PHILADELPHIA - The State of Louisiana may not be counted as an absentee class member in a class action settlement, according to a ruling made recently by a Pennsylvania federal court.
This ruling comes after the manufacturers of the drug Flonase moved to enforce a prior settlement agreement on the state of Louisiana, which filed suit against the manufacturers after the settlement.
The court sided with Louisiana and stated that it was part of the excluded party in the settlement.
“The settlement is unusual in that it purports to encompass states’ own claims for damages as a result of their purchases of the disputed drug for employees insured under state health plans,” said Kristin Shepard, a shareholder with the law firm Carlton Fields.
“It’s distinguishable from the usual consumer class action settlements, which typically only encompass states’ actions to recover damages for citizens who are absent class members. The latter types of settlements are, in my professional experience, routinely enforced.”
The developers of Flonase were accused of illegally delaying the introduction of a cheaper, generic version of the drug by filing a fake citizen petition with the Food and Drug Administration. They agreed on a class-wide settlement on June 2013 to pay $35 million to indirect purchasers of the drug in exchange for a dismissal of their claims.

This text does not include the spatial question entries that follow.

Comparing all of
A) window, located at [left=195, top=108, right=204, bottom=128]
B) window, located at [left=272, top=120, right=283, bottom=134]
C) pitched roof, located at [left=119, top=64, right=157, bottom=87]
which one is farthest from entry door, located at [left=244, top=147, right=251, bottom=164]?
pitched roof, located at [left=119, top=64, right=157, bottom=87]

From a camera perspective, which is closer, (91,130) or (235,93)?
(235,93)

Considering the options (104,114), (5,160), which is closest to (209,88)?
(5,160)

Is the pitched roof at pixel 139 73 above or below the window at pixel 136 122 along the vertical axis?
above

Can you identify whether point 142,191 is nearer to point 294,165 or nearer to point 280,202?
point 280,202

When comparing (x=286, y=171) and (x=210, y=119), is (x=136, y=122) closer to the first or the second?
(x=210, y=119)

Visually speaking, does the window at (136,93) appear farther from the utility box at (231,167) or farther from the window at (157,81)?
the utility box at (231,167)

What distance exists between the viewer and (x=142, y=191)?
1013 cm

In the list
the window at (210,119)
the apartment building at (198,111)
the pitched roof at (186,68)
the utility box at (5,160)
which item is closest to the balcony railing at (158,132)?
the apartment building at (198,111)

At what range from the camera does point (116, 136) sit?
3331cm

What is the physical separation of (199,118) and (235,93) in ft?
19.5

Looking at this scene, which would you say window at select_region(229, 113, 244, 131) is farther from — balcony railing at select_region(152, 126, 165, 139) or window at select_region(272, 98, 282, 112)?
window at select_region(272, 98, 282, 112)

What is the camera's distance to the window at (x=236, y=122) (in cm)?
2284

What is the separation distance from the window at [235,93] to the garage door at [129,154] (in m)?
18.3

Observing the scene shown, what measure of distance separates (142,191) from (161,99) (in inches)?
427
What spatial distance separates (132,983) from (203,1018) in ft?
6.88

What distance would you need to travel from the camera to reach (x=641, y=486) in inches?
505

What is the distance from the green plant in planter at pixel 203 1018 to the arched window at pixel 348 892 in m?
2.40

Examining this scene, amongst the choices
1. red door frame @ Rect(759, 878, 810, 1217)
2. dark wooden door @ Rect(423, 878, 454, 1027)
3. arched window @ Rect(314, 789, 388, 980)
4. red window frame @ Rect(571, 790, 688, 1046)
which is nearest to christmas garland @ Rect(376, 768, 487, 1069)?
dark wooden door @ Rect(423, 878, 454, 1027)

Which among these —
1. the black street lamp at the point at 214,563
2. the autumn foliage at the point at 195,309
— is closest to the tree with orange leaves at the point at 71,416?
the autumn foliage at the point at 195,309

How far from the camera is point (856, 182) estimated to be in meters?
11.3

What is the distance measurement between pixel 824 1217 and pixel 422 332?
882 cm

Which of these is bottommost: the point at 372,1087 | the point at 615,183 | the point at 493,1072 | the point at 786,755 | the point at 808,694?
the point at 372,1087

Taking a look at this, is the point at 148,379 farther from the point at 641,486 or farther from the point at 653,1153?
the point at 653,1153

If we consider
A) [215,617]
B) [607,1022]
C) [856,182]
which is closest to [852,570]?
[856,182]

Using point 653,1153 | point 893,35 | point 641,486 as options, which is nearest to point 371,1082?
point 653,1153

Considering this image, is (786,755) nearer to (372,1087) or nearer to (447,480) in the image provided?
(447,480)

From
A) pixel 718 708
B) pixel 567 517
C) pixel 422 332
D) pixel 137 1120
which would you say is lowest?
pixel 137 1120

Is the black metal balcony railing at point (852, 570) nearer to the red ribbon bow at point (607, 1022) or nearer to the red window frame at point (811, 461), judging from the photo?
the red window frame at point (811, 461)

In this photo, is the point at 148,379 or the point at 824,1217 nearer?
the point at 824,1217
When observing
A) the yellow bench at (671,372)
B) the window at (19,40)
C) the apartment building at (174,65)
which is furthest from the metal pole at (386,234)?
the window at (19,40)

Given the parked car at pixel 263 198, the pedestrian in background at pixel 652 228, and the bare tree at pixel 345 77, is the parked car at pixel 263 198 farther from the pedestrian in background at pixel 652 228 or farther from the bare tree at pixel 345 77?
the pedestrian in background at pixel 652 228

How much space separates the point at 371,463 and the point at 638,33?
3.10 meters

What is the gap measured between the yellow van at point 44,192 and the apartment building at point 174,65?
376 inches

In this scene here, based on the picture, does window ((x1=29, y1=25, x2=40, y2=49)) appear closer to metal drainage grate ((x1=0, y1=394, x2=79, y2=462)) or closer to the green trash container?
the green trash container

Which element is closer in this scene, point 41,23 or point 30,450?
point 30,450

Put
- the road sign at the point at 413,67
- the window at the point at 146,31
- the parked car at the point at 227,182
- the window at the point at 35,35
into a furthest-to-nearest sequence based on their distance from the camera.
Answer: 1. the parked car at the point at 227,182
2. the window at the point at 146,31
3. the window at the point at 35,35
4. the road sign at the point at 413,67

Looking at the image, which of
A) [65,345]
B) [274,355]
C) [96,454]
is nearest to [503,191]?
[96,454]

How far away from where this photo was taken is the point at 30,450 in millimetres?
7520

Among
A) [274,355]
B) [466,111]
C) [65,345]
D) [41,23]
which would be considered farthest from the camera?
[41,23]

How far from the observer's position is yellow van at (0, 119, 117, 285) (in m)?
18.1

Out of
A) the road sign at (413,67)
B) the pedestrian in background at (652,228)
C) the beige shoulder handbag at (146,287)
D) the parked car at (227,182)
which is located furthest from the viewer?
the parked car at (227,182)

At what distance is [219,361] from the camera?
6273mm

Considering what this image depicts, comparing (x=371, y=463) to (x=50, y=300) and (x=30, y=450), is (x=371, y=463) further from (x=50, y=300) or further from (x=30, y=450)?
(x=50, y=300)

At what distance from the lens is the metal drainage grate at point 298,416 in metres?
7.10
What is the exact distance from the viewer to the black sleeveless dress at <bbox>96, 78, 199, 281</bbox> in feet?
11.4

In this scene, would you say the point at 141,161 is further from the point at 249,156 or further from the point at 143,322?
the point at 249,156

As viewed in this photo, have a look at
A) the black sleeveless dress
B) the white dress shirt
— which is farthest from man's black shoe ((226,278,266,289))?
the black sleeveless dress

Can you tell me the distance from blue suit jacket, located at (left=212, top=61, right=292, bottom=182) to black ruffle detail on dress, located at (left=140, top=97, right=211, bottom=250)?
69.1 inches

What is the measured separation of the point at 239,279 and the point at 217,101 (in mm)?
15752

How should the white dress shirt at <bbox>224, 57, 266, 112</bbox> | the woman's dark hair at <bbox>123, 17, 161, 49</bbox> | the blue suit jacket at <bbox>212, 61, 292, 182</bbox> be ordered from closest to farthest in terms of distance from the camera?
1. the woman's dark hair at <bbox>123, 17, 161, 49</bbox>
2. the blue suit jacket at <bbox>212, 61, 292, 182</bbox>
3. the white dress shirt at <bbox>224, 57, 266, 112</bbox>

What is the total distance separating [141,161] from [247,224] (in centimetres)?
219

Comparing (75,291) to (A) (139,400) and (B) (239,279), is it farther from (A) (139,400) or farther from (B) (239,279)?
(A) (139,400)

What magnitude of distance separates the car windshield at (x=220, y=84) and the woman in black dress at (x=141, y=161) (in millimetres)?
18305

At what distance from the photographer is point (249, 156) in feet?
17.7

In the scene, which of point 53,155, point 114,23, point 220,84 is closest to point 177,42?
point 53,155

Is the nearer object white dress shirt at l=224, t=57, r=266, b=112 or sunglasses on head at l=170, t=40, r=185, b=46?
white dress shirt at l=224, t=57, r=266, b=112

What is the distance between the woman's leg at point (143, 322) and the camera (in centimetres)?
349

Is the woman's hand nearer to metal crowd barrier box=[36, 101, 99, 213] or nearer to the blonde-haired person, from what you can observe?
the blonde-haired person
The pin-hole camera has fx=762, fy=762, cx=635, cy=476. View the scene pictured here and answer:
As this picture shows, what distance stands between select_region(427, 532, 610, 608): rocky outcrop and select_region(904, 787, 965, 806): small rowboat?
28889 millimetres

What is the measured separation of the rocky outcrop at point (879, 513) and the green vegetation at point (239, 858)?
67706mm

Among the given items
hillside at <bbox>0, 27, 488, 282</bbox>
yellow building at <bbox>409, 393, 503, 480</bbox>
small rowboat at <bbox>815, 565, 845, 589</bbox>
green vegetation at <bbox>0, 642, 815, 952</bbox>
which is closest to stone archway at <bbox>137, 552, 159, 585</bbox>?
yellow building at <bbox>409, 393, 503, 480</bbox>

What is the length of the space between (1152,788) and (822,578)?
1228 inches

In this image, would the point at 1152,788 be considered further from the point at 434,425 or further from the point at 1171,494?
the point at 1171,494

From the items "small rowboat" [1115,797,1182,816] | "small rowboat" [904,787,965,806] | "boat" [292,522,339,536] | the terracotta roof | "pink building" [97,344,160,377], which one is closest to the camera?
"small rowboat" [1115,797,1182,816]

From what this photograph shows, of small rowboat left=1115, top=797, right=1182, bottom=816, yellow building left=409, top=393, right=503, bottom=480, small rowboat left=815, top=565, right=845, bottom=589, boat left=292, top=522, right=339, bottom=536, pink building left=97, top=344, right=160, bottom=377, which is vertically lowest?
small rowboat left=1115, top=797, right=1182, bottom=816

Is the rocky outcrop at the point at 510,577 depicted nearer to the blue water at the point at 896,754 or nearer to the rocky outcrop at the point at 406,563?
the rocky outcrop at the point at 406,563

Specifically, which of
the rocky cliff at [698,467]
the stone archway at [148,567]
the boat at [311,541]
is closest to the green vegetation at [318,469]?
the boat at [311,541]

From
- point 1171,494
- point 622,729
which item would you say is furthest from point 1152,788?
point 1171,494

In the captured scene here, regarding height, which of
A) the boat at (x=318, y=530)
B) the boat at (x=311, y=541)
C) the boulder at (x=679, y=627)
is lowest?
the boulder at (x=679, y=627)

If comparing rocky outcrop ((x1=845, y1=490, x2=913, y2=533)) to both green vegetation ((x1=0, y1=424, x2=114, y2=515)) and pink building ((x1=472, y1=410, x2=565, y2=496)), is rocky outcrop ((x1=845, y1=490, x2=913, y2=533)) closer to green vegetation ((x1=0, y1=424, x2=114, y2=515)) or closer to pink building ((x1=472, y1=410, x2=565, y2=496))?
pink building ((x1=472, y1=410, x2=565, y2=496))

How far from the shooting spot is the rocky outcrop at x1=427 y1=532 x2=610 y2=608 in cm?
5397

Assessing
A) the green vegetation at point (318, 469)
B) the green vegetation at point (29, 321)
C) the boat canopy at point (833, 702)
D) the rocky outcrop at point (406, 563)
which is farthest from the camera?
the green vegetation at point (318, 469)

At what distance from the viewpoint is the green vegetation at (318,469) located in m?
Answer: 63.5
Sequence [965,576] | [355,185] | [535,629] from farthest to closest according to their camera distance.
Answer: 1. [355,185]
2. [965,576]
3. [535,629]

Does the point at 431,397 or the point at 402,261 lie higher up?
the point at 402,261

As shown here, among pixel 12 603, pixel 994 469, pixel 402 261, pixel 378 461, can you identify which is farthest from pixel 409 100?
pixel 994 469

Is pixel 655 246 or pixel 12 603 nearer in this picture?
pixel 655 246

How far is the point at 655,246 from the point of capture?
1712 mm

Louisiana, however, filed a suit in a state court in December 2014 in its “proprietary and/or sovereign capacity” to recover its purchase of the drug.
The developers of Flonase argued that Louisiana was an absentee class member that opted out and therefore cannot file a separate suit. Louisiana disputed, stating that it did not fall under that jurisdiction because it had not waived its Eleventh Amendment sovereign immunity.
The U.S. District Court for the Eastern District of Pennsylvania noted that the settlement class on which Flonase agreed excluded "State governments and their agencies and departments, except to the extent that they purchased … Flonase or its generic equivalent … for their employees or others covered by a government employee health plan.”
Louisiana fell under that capacity, Judge Anita Brody ruled.
Shepard, who has defended insurance companies and other financial institution clients in high-stakes litigation, stated that the ruling suggests that a state may avoid a proposed class settlement that seeks to compromise the state’s own claims for damages by asserting their Eleventh Amendment immunity.
The impact of this ruling will vary by state, she says.
“The result may depend on the jurisdiction in which the lawsuit is filed, as courts have disagreed on this issue," she said.
Counsel seeking to enforce such a settlement should heed the court’s caution that this is a "gray area of Eleventh Amendment jurisprudence,” as well as keep in mind the high bar to prove waiver of that immunity.
Although the court found the facts of the case did not support a finding of waiver, it might have reached a different result on stronger facts, she said.
The court stated in the ruling that there was not enough evidence to support that Louisiana opted out of the settlement and waived its Eleventh Amendment sovereign immunity.
“The court noted that Louisiana had received a (Class Action Fairness Act) Notice, but not did not receive a directly mailed settlement notice from class counsel," Shepard said.
"So it may have helped to send Louisiana a separate notice informing it of its status as a class member and its right to opt out."
She also stated that it may have been helpful to the developers of Flonase if they stated in their settlement class definition to exclude state health plan purchases for the drug.
“Instead, the notice described such claims as an 'exception' to the general exclusion of states’ claims from the settlement class,” she said.